Brill dismantles all these allegations. He also underscores a critically important point: To this day, Mousavi has not identified a single polling station where any of this supposedly occurred. During our most recent visit to Tehran earlier this year, we spoke with Iranians who said they had voted for Mousavi (one had even worked for Mousavi’s campaign) and, when Mousavi charged afterward that there had been electoral fraud, turned out to protest in the first few days after June 12, 2009. But, when Mousavi failed to produce evidence substantiating his public claims, these people lost faith in him.
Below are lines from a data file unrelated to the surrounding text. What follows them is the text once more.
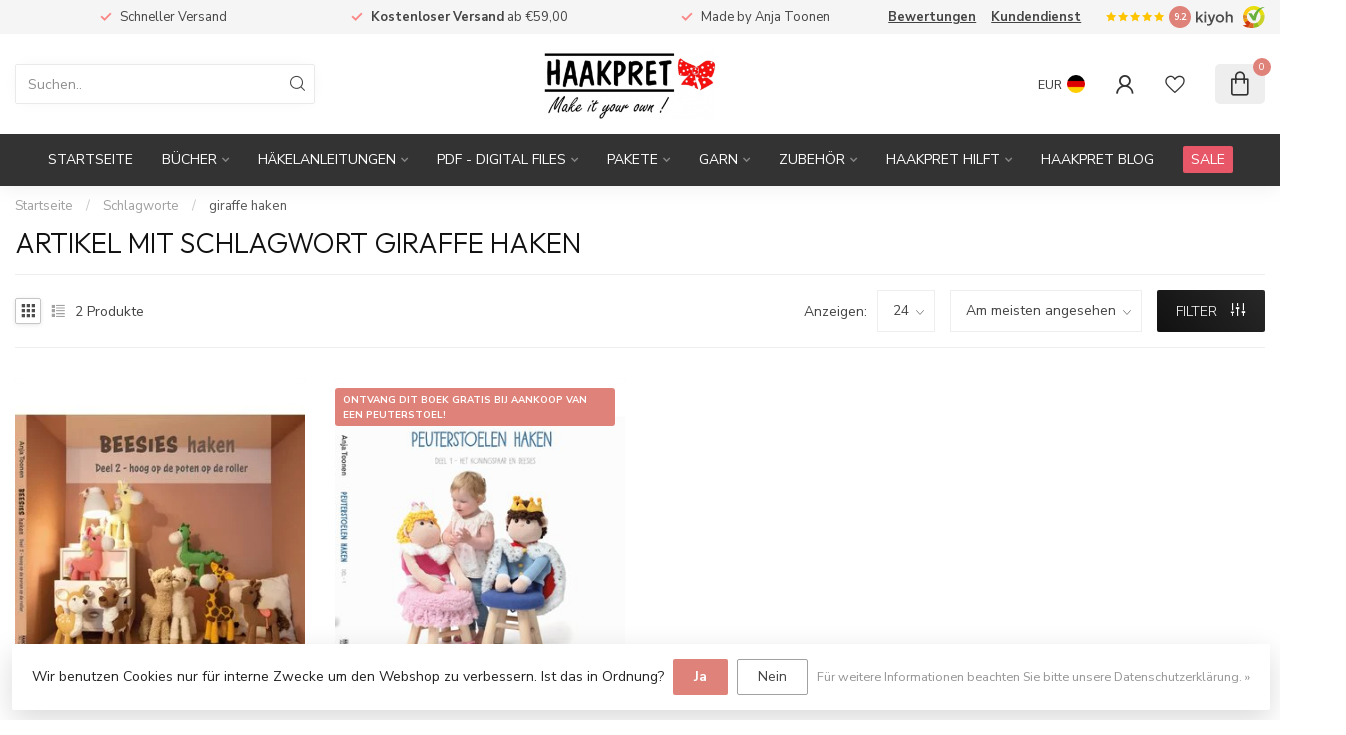

--- FILE ---
content_type: text/javascript;charset=utf-8
request_url: https://www.haakpret.nl/de/services/stats/pageview.js
body_size: -413
content:
// SEOshop 21-01-2026 22:50:45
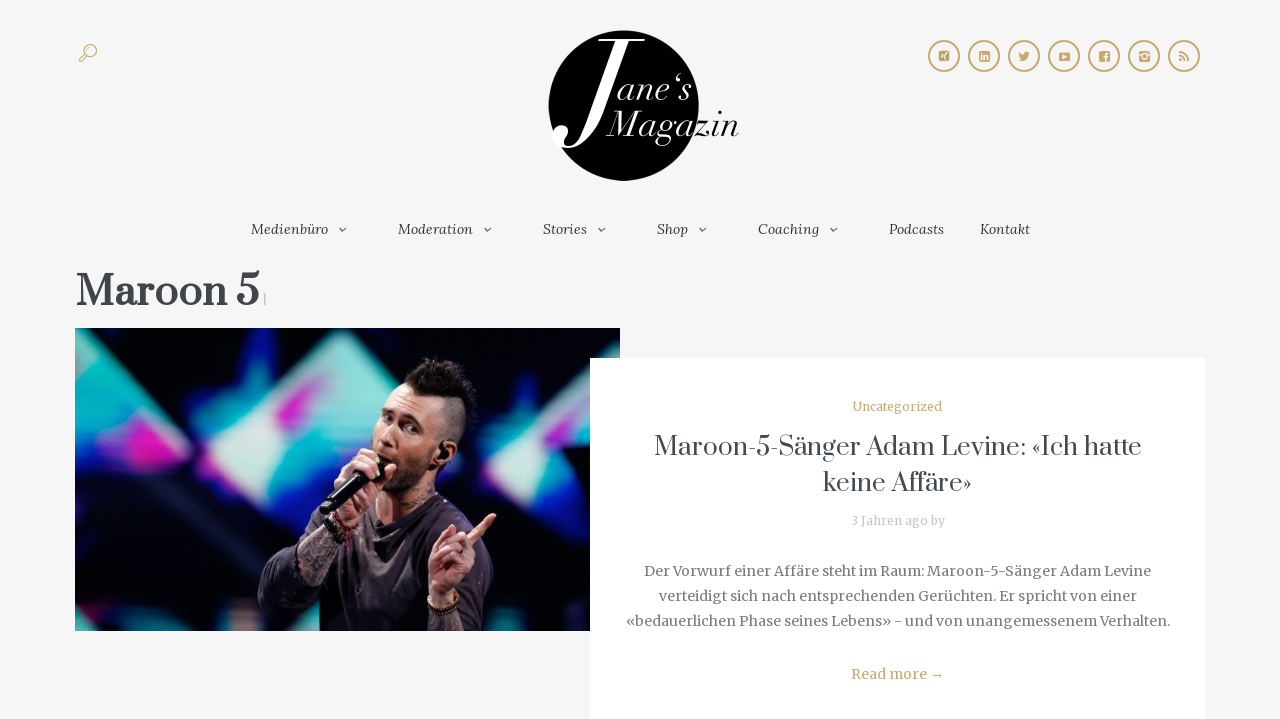

--- FILE ---
content_type: text/html; charset=utf-8
request_url: https://www.google.com/recaptcha/api2/aframe
body_size: 267
content:
<!DOCTYPE HTML><html><head><meta http-equiv="content-type" content="text/html; charset=UTF-8"></head><body><script nonce="ixHMuU2n7aW5IzSuXfqooA">/** Anti-fraud and anti-abuse applications only. See google.com/recaptcha */ try{var clients={'sodar':'https://pagead2.googlesyndication.com/pagead/sodar?'};window.addEventListener("message",function(a){try{if(a.source===window.parent){var b=JSON.parse(a.data);var c=clients[b['id']];if(c){var d=document.createElement('img');d.src=c+b['params']+'&rc='+(localStorage.getItem("rc::a")?sessionStorage.getItem("rc::b"):"");window.document.body.appendChild(d);sessionStorage.setItem("rc::e",parseInt(sessionStorage.getItem("rc::e")||0)+1);localStorage.setItem("rc::h",'1769939572316');}}}catch(b){}});window.parent.postMessage("_grecaptcha_ready", "*");}catch(b){}</script></body></html>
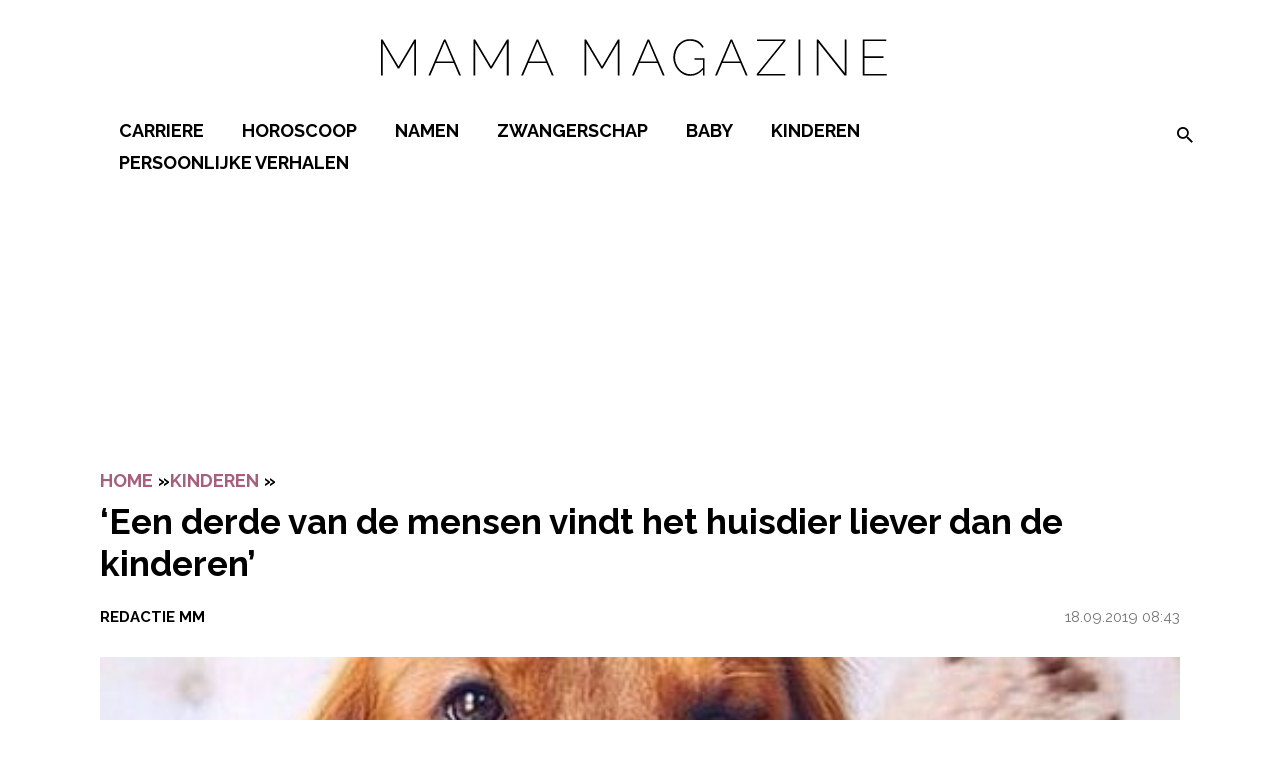

--- FILE ---
content_type: text/html; charset=UTF-8
request_url: https://mamamagazine.nl/wp-admin/admin-ajax.php
body_size: -360
content:
{"post_id":282,"counted":false,"storage":[],"type":"post"}

--- FILE ---
content_type: text/css
request_url: https://mamamagazine.nl/app/themes/nfc-mamamagazine/assets/css/template/template-parts/front-page/most-viewed.css?ver=84eea9
body_size: 495
content:
/**
 * The base file that should be imported by every file.
 * There should be no CSS generation in this or from imported scss files at all!
 */
/**
 * Library
 */
/**
 * Variables and functions
 */
@font-face {
  font-family: "Raleway-fallback";
  size-adjust: 104.10000000000005%;
  ascent-override: 82%;
  src: local("Arial"); }

article {
  position: relative;
  display: flex;
  align-items: flex-start; }
  @media (min-width: 768px) {
    article {
      flex-direction: column; } }
  article span.terms {
    color: var(--white);
    display: block;
    width: -moz-fit-content;
    width: fit-content;
    letter-spacing: .2px;
    text-transform: uppercase;
    line-height: 1;
    padding: .5em;
    font-size: 12.5px;
    background-color: var(--black); }
    @media (min-width: 768px) {
      article span.terms {
        font-size: 15px;
        position: absolute;
        top: .5em;
        left: .5em;
        z-index: 1; } }
  article .image-wrapper {
    width: 100%;
    position: relative;
    padding-top: 100%;
    height: auto; }
    article .image-wrapper > img {
      position: absolute;
      top: 0;
      left: 0;
      width: 100%;
      height: 100%;
      -o-object-fit: cover;
         object-fit: cover; }
  article h2, article h3 {
    padding: 0;
    margin-top: .5em;
    margin-bottom: 0;
    font-size: 18px; }
    article h2 a, article h3 a {
      color: var(--black) !important;
      text-decoration: none; }
      article h2 a:hover, article h3 a:hover {
        text-decoration: none; }
  @media (max-width: 767px) {
    article {
      display: flex;
      margin-bottom: 1.5em;
      gap: .25em .75em; }
      article .content {
        flex: 3; }
        article .content h2, article .content h3 {
          padding: 0;
          padding-top: .25em;
          margin: 0; }
      article .image-wrapper {
        flex: 1;
        padding-top: 25%; } }

@media (max-width: 980px) {
  .section-most-viewed {
    overflow: hidden; }
    .section-most-viewed .tns-ovh {
      overflow: visible; }
    .section-most-viewed .tns-inner {
      margin-left: 0 !important; }
    .section-most-viewed .tns-controls {
      display: none; } }

.section-most-viewed .container {
  padding: .5em 1em;
  background-color: var(--black); }
  @media (max-width: 980px) {
    .section-most-viewed .container {
      width: 100%;
      padding: 2em 2.5%; } }
  .section-most-viewed .container h2 {
    color: var(--white); }
  .section-most-viewed .container .grid {
    display: flex;
    gap: .5em; }
    @media (max-width: 767px) {
      .section-most-viewed .container .grid h2, .section-most-viewed .container .grid h3 {
        padding-top: .5em; } }
    .section-most-viewed .container .grid article {
      display: block;
      flex-basis: auto; }
      @media (min-width: 981px) {
        .section-most-viewed .container .grid article {
          flex-basis: calc(100% / 6); } }
      .section-most-viewed .container .grid article a {
        color: var(--white) !important;
        font-size: 15px;
        word-break: break-word; }
      .section-most-viewed .container .grid article .image-wrapper {
        width: 100%;
        height: 140px !important;
        padding-top: 0 !important; }
        @media (min-width: 768px) {
          .section-most-viewed .container .grid article .image-wrapper {
            height: 150px !important;
            min-width: 150px; } }

.single-post .section-most-viewed .container {
  background-color: var(--white);
  padding: 0; }
  .single-post .section-most-viewed .container h2 {
    color: var(--black);
    text-transform: uppercase; }
  .single-post .section-most-viewed .container .grid article a {
    color: var(--black) !important; }

/*# sourceMappingURL=most-viewed.css.map */
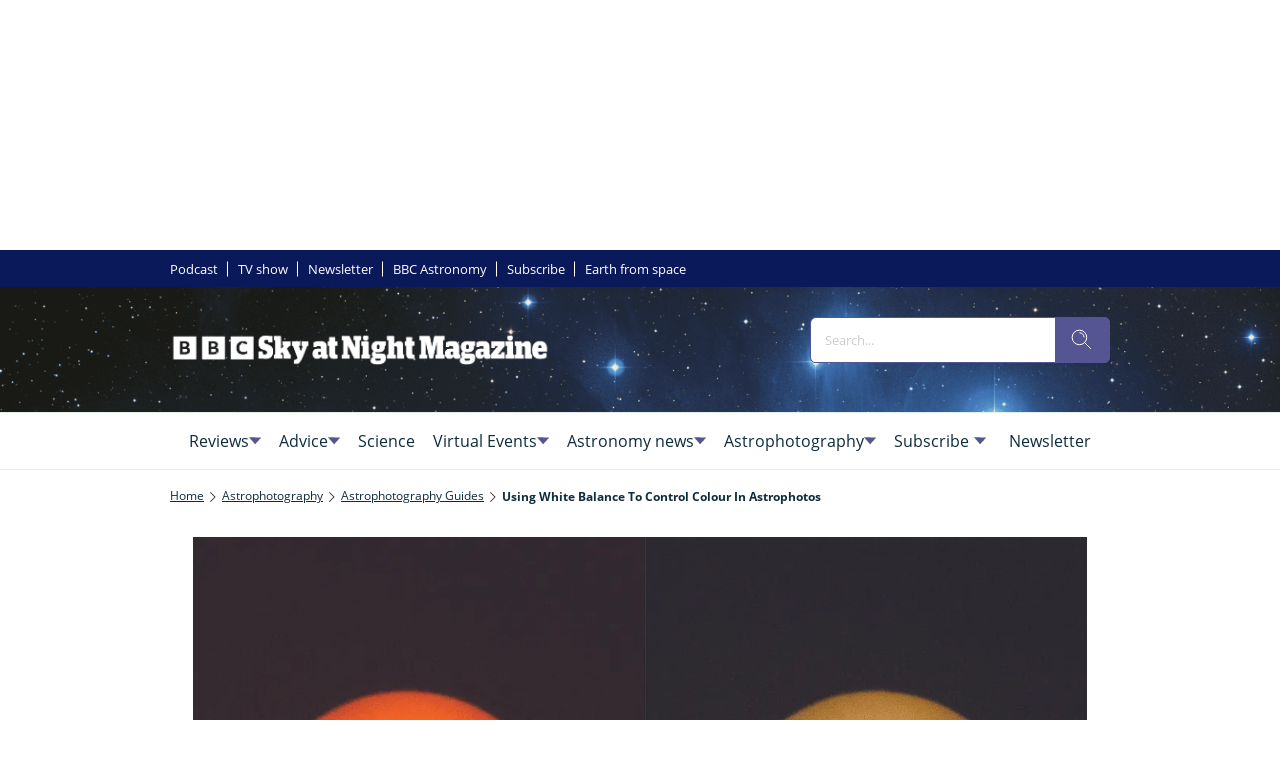

--- FILE ---
content_type: application/x-javascript
request_url: https://www.clarity.ms/tag/tckzpb4wl7?ref=gtm
body_size: 1070
content:
!function(c,l,a,r,i,t,y){function sync(){(new Image).src="https://c.clarity.ms/c.gif"}"complete"==document.readyState?sync():window.addEventListener("load",sync);a[c]("metadata",(function(){a[c]("set","C_IS","0")}),!1,!0);if(a[c].v||a[c].t)return a[c]("event",c,"dup."+i.projectId);a[c].t=!0,(t=l.createElement(r)).async=!0,t.src="https://scripts.clarity.ms/0.8.51/clarity.js",(y=l.getElementsByTagName(r)[0]).parentNode.insertBefore(t,y),a[c]("start",i),a[c].q.unshift(a[c].q.pop()),a[c]("set","C_IS","0")}("clarity",document,window,"script",{"projectId":"tckzpb4wl7","upload":"https://n.clarity.ms/collect","expire":365,"cookies":["_uetmsclkid","_uetvid","_clck"],"track":true,"content":true,"mask":["form-control","form-element-label","input-text","search-field-container","search-results-headline","zephr-registration-form-input zephr-registration-form-input-email"],"unmask":["body"],"keep":["msclkid"],"dob":2223});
Why did the overwhelming majority of Western reporters covering the election and its aftermath not write about this? Why did most Western Iran “experts” not deem these facts worthy of inclusion in their analyses? We would suggest that the lack of evidence of electoral fraud did not fit with the narrative that these reporters and analysts preferred — that the election had been “stolen” from a resurgent reform movement and handed to the deeply unpopular incumbent, backed by a supreme leader whose authoritarian bent was now clearly on display. Some might have preferred that narrative because it fit their own political preferences, others because it garnered more attention than a straightforward “Ahmadinejad seems to have a popular base after all” narrative would have attracted. In any event — and notwithstanding Nazila Fathi’s curious assertion of the Western media’s “remarkable job in properly identifying the enormity of the past year’s events” — simply following normal practices of evidence-based reporting and analysis would have produced very different coverage of the election than we got from most Western media outlets and commentators.